Die Vorsicht oder Neutralität, die von vielen zum Zeitpunkt des Referendums geäußert wurde, sollte dem Wut und Ärger über den spanischen Staat und Rajoys Regierung Platz weichen, die antidemokratische Gewalt ins Herz Westeuropas gebracht haben. Wir haben ein altes, stolzes Land beobachtet, das seine Fassade der Würde abwirft und sich in eine gewalttätige Macht verwandelt, um seine plötzlich mittelalterlich wirkende Form zu verteidigen. Die Glaubwürdigkeit von Spanien und ganz Europas sind zerfallen.
Die Situation in Katalonien ist ein weiteres Symptom einer von Instabilität und Verwirrung geprägten EU, das uns allen Sorgen bereiten sollte. Alex Salmond, der ehemalige schottische Ministerpräsident, beschrieb, dass die ganze EU für immer dazu verurteilt sein sollte, auf der anderen Seite der Straße gelaufen zu sein, als etwas komplett Inakzeptables in Westeuropa passiert sei. Es ist unsere Verantwortung als demokratische Europäer, die achtlose Grausamkeit der spanischen Regierung unter Mariano Rajoy zu verurteilen.

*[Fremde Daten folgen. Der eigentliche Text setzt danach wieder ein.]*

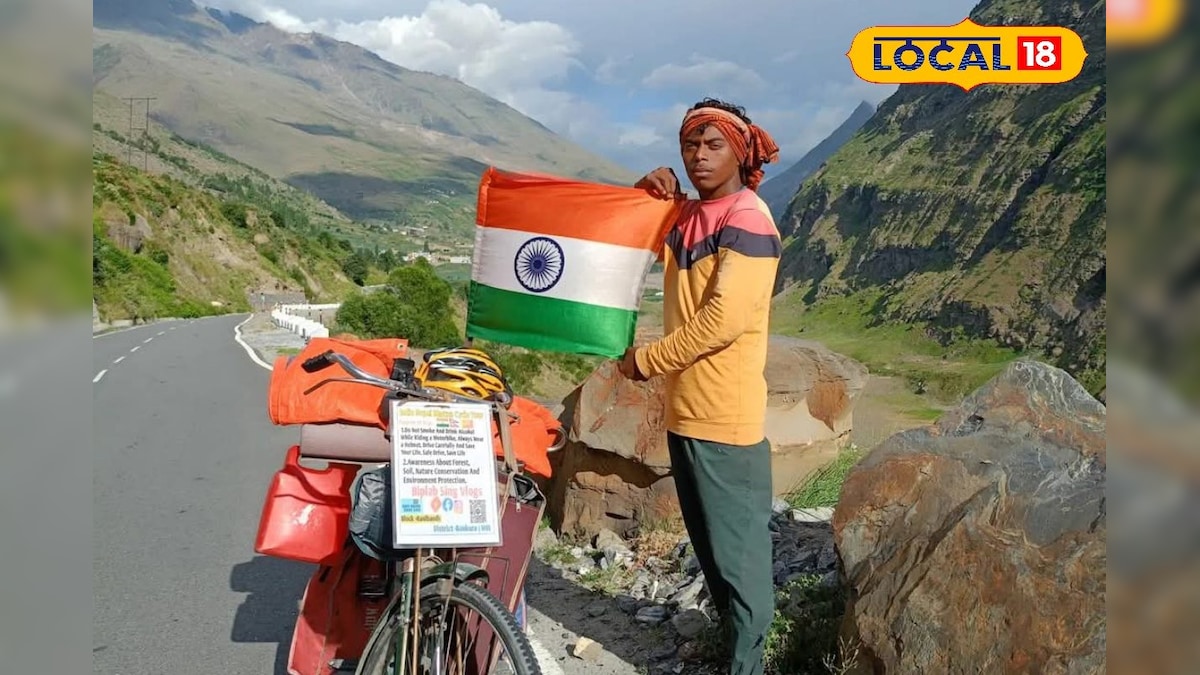 Sadak Suraksha Aviyan: ভাঙা সাইকেল, পকেটে ৫০০ টাকা! অন্যদের প্রাণ বাঁচাতে ২৪৩৬০ কিমি সাইকেল রান বাংলার এই যুবকের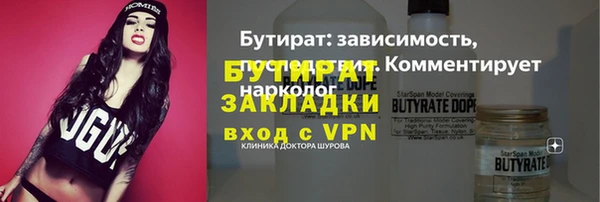 герыч Нея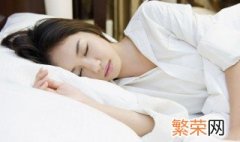 睡醒后迟钝如何解决 怎么解决睡醒后迟钝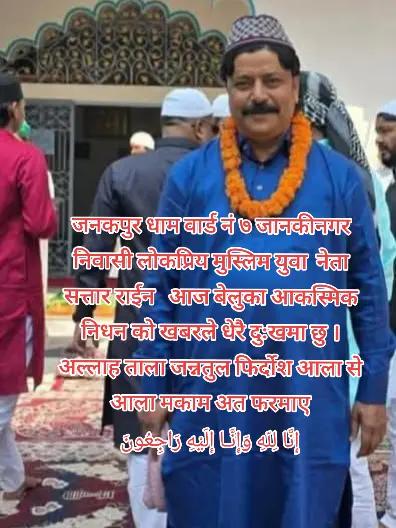 @Ziya Faridi Nepali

1. Am 28. November 2017 um 13:57, von Klaus Lenz Als Antwort Katalonien in den Augen eines Schotten
Mir ist es unverständlich, wieso ein schottischer Schreiber die Unabhängigkeitsbestrebungen Schottlands für legal empfindet, die von Katalonien aber nicht? Ich lebe in Spanien, bekomme etwas mehr mit über regionale Konflikte, die es auch anderswo gibt. In Valencia ist es zwar noch ruhig, unter der Oberfläche sind aber auch da Separatisten zugange.... Noch unverständlicher ist, dass der Autor etwas von nationalistischen Bestrebungen schreibt und die nur den Katalanen zuordnet. Das eigentliche Problem ist aber doch, dass sich die Regierung in Madrid als Nationalstaat versteht, welcher die Besonderheiten der Region Katalonien ignoriert. Und anderer Regionen auch. Mir stellt sich die ernsthafte Frage, ob ein solcher Nationalstaat Spanien überhaupt ansatzweise in der Lage ist, seine vermeintlichen Interessen den gemeinsamen Interessen der EU mal unterzuordnen? Rajoy macht mit keiner Silbe diesen Eindruck. Mir ist ein Europa der Regionen viel symphatischer als ein Europa der Nationalstaaten. Letzteres verhindert definitiv noch, dass irgendwas in Europa sich positiver entwickelt. Der Ansatz von Herrn Dewar orientiert sich leider an dem uralten Modell eines Europas der starken Nationalstaaten. Und genau das steht der Weiterentwicklung Europas zu einem Föderalem, Liberalem und Sozialem Europa noch im Weg.